■ **Material for this exercise**:
——
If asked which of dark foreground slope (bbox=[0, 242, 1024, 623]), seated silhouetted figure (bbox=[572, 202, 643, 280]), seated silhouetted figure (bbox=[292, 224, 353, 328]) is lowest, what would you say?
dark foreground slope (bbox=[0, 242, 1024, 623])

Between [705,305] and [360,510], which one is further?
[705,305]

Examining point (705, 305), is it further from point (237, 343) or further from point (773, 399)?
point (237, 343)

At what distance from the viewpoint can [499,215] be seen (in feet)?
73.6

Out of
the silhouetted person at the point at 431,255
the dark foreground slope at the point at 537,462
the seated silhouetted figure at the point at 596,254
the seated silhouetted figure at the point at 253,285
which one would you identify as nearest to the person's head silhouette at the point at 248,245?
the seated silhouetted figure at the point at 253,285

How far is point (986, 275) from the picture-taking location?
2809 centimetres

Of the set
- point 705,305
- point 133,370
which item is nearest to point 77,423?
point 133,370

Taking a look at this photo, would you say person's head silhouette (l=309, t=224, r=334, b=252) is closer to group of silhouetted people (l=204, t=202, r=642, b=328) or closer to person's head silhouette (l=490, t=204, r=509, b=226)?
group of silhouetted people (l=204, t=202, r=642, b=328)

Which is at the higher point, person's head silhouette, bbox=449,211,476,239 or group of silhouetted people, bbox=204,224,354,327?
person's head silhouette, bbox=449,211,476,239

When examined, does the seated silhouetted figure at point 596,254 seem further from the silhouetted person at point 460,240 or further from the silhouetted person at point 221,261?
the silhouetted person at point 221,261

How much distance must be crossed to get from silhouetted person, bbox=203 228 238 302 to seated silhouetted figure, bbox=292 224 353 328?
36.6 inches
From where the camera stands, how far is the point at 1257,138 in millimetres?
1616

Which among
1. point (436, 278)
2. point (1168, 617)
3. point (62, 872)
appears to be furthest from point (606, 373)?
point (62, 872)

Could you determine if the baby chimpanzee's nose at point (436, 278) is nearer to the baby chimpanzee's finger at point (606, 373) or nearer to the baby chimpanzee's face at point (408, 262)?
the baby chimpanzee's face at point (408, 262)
——
■ **Instructions for the task**: Rewrite all of the records above, putting "which" wherever "which one" appears and leaving everything else unchanged.

■ **Response below**:
If asked which of dark foreground slope (bbox=[0, 242, 1024, 623]), seated silhouetted figure (bbox=[572, 202, 643, 280]), seated silhouetted figure (bbox=[292, 224, 353, 328]) is lowest, what would you say?
dark foreground slope (bbox=[0, 242, 1024, 623])

Between [705,305] and [360,510], which is further?
[705,305]

Examining point (705, 305), is it further from point (237, 343) or further from point (773, 399)?
point (237, 343)

At what distance from the viewpoint can [499,215] be seen (in feet)?
73.6

Out of
the silhouetted person at the point at 431,255
the dark foreground slope at the point at 537,462
the seated silhouetted figure at the point at 596,254
the seated silhouetted figure at the point at 253,285
which would you identify as nearest to the person's head silhouette at the point at 248,245?
the seated silhouetted figure at the point at 253,285

How far is point (986, 275) from the picture-taking location?
2809 centimetres

Of the set
- point 705,305
- point 133,370
which item is nearest to point 77,423?
point 133,370

Taking a look at this photo, would you say person's head silhouette (l=309, t=224, r=334, b=252) is closer to group of silhouetted people (l=204, t=202, r=642, b=328) or closer to person's head silhouette (l=490, t=204, r=509, b=226)?
group of silhouetted people (l=204, t=202, r=642, b=328)

Which is at the higher point, person's head silhouette, bbox=449,211,476,239 or group of silhouetted people, bbox=204,224,354,327?
person's head silhouette, bbox=449,211,476,239

When examined, does the seated silhouetted figure at point 596,254 seem further from the silhouetted person at point 460,240 or further from the silhouetted person at point 221,261?
the silhouetted person at point 221,261

How much distance must be crossed to get from silhouetted person, bbox=203 228 238 302 to seated silhouetted figure, bbox=292 224 353 328?
36.6 inches
From where the camera stands, how far is the point at 1257,138 in millimetres?
1616

Which among
1. point (436, 278)
2. point (1168, 617)
3. point (62, 872)
appears to be furthest from point (606, 373)?
point (62, 872)

Could you determine if the baby chimpanzee's nose at point (436, 278) is nearer to the baby chimpanzee's finger at point (606, 373) or nearer to the baby chimpanzee's face at point (408, 262)?
the baby chimpanzee's face at point (408, 262)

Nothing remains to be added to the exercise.